#### [SOURCE DATA]

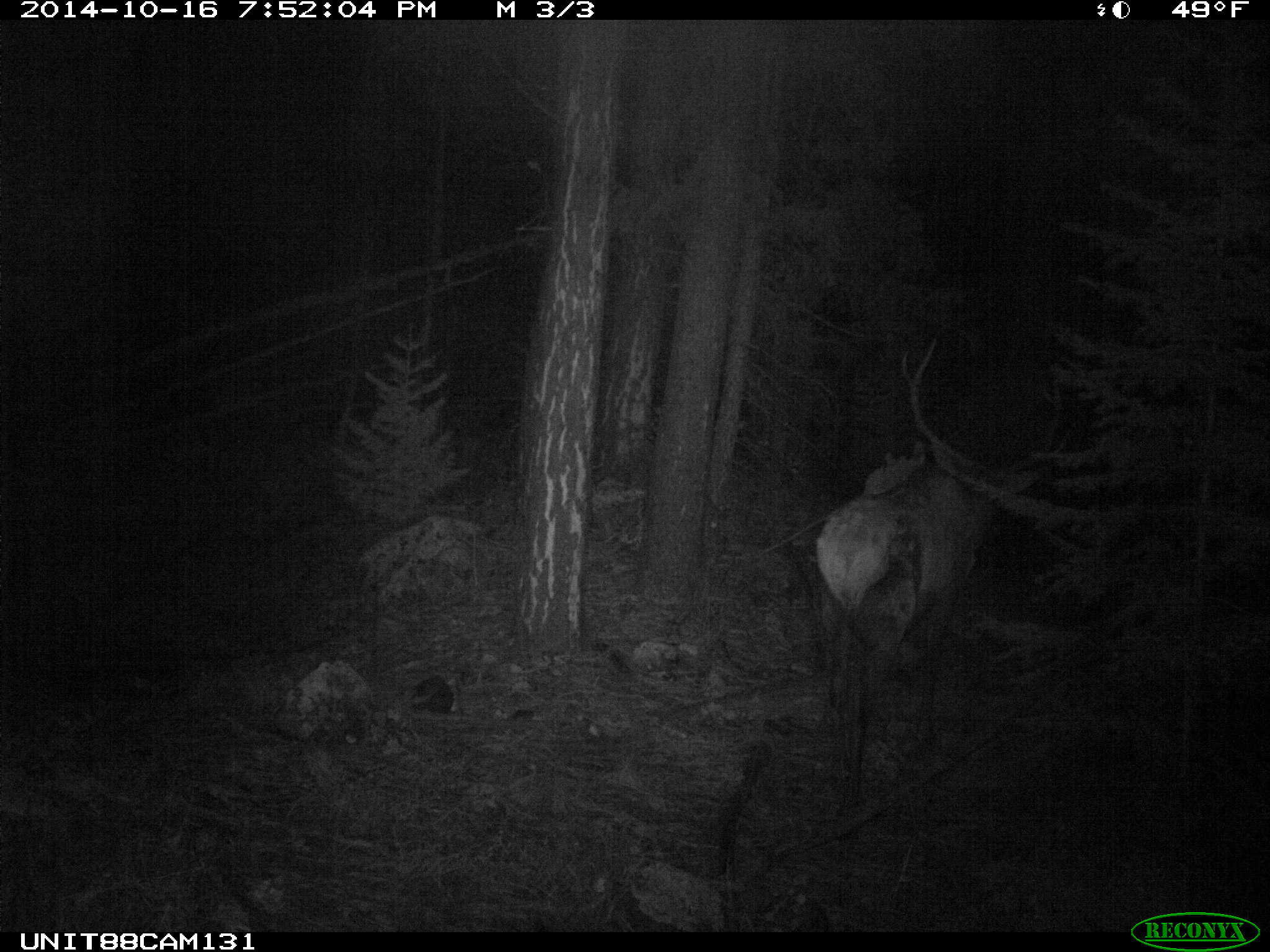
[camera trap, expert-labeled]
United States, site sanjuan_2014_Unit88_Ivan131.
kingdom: Animalia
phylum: Chordata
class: Mammalia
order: Artiodactyla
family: Cervidae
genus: Cervus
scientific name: Cervus elaphus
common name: red deer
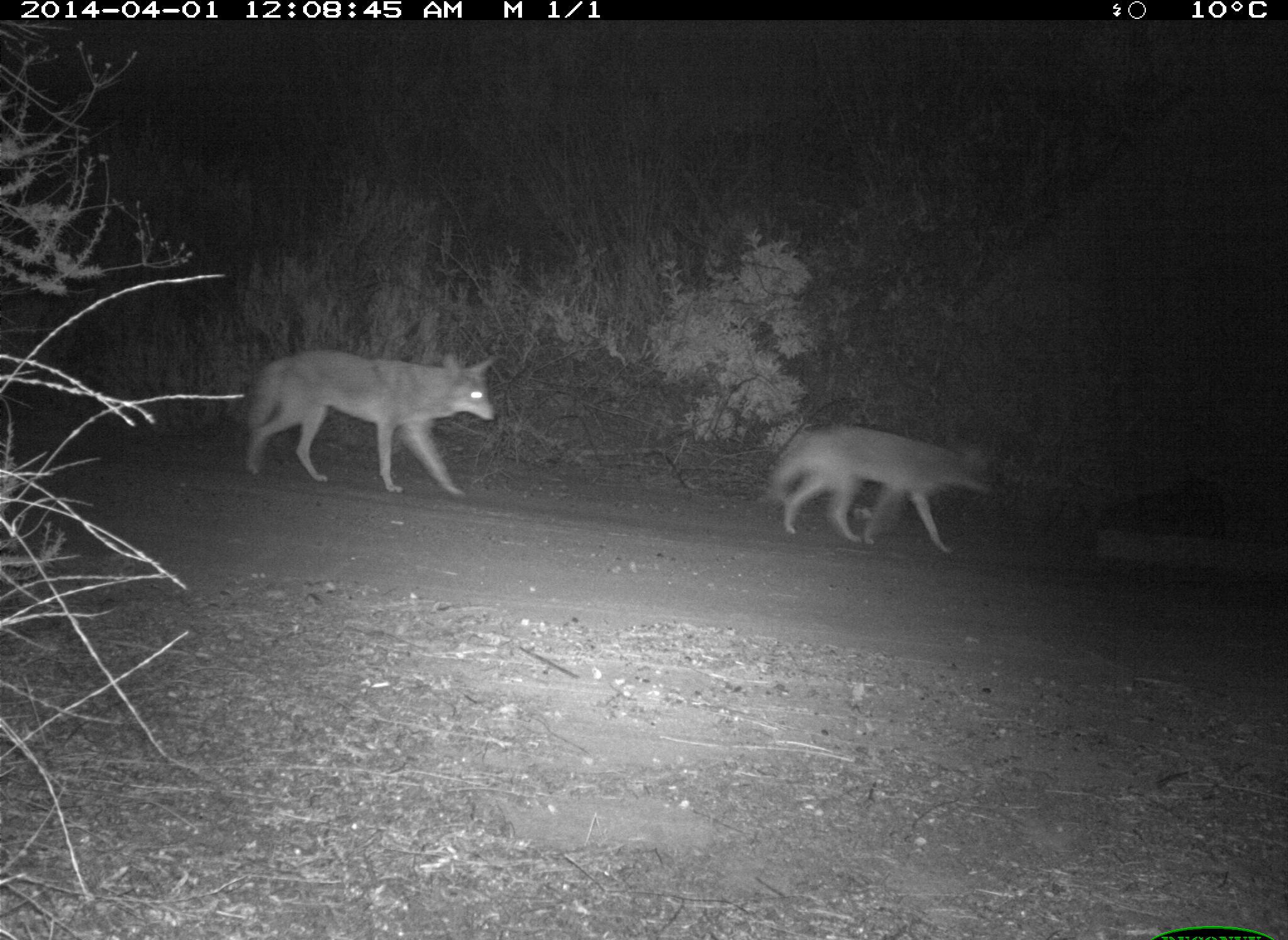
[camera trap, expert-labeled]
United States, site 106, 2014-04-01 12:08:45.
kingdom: Animalia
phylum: Chordata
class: Mammalia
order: Carnivora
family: Canidae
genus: Canis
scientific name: Canis latrans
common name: coyote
Coyote (Canis latrans).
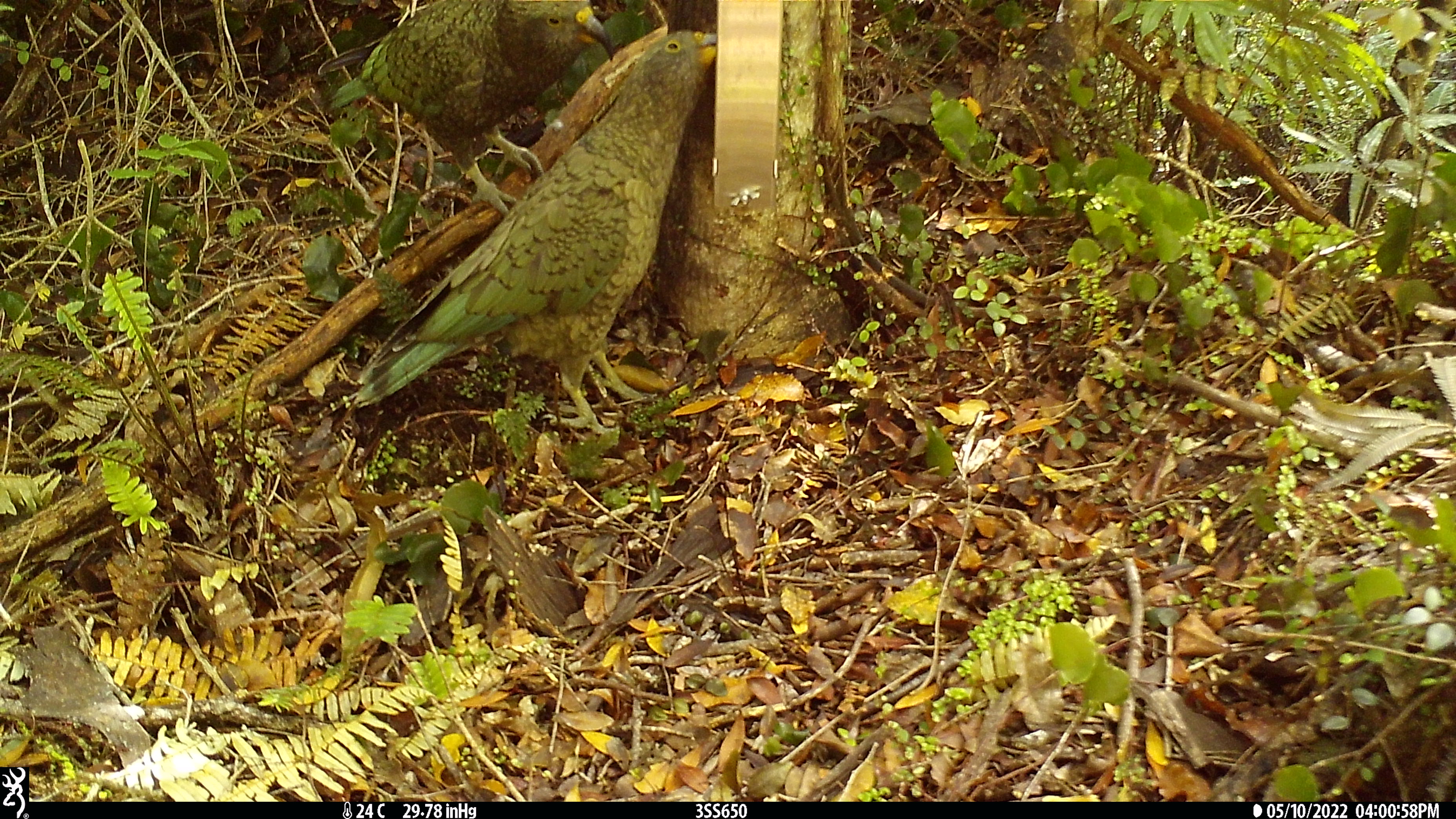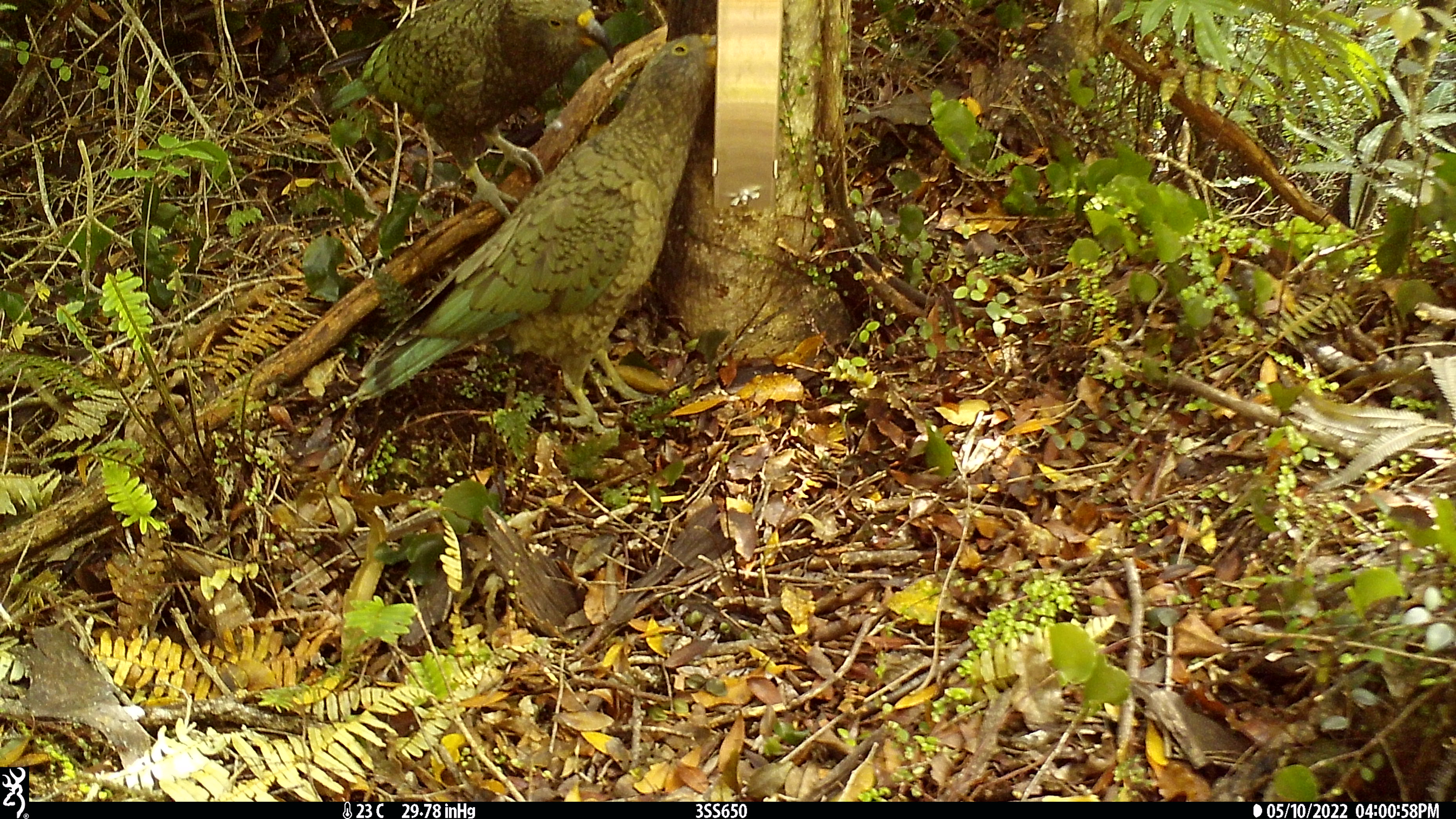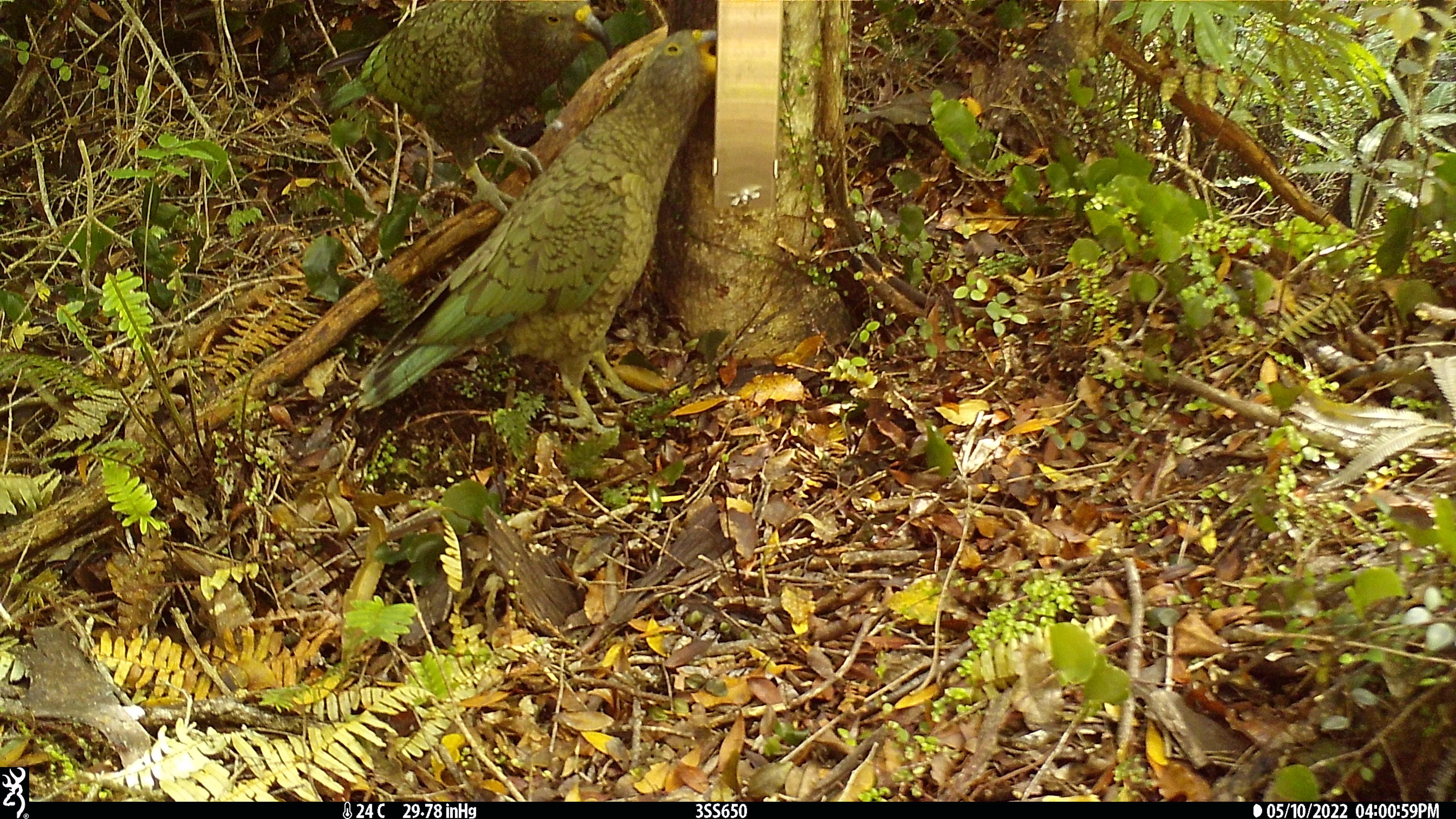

#### [WHAT THE TASK ASKS]
When you copy the data above, keep each line exact and omit the pictures.

#### [REPLY]
[camera trap, expert-labeled]
United States, site sanjuan_2014_Unit88_Ivan131.
kingdom: Animalia
phylum: Chordata
class: Mammalia
order: Artiodactyla
family: Cervidae
genus: Cervus
scientific name: Cervus elaphus
common name: red deer
[camera trap, expert-labeled]
United States, site 106, 2014-04-01 12:08:45.
kingdom: Animalia
phylum: Chordata
class: Mammalia
order: Carnivora
family: Canidae
genus: Canis
scientific name: Canis latrans
common name: coyote
Coyote (Canis latrans).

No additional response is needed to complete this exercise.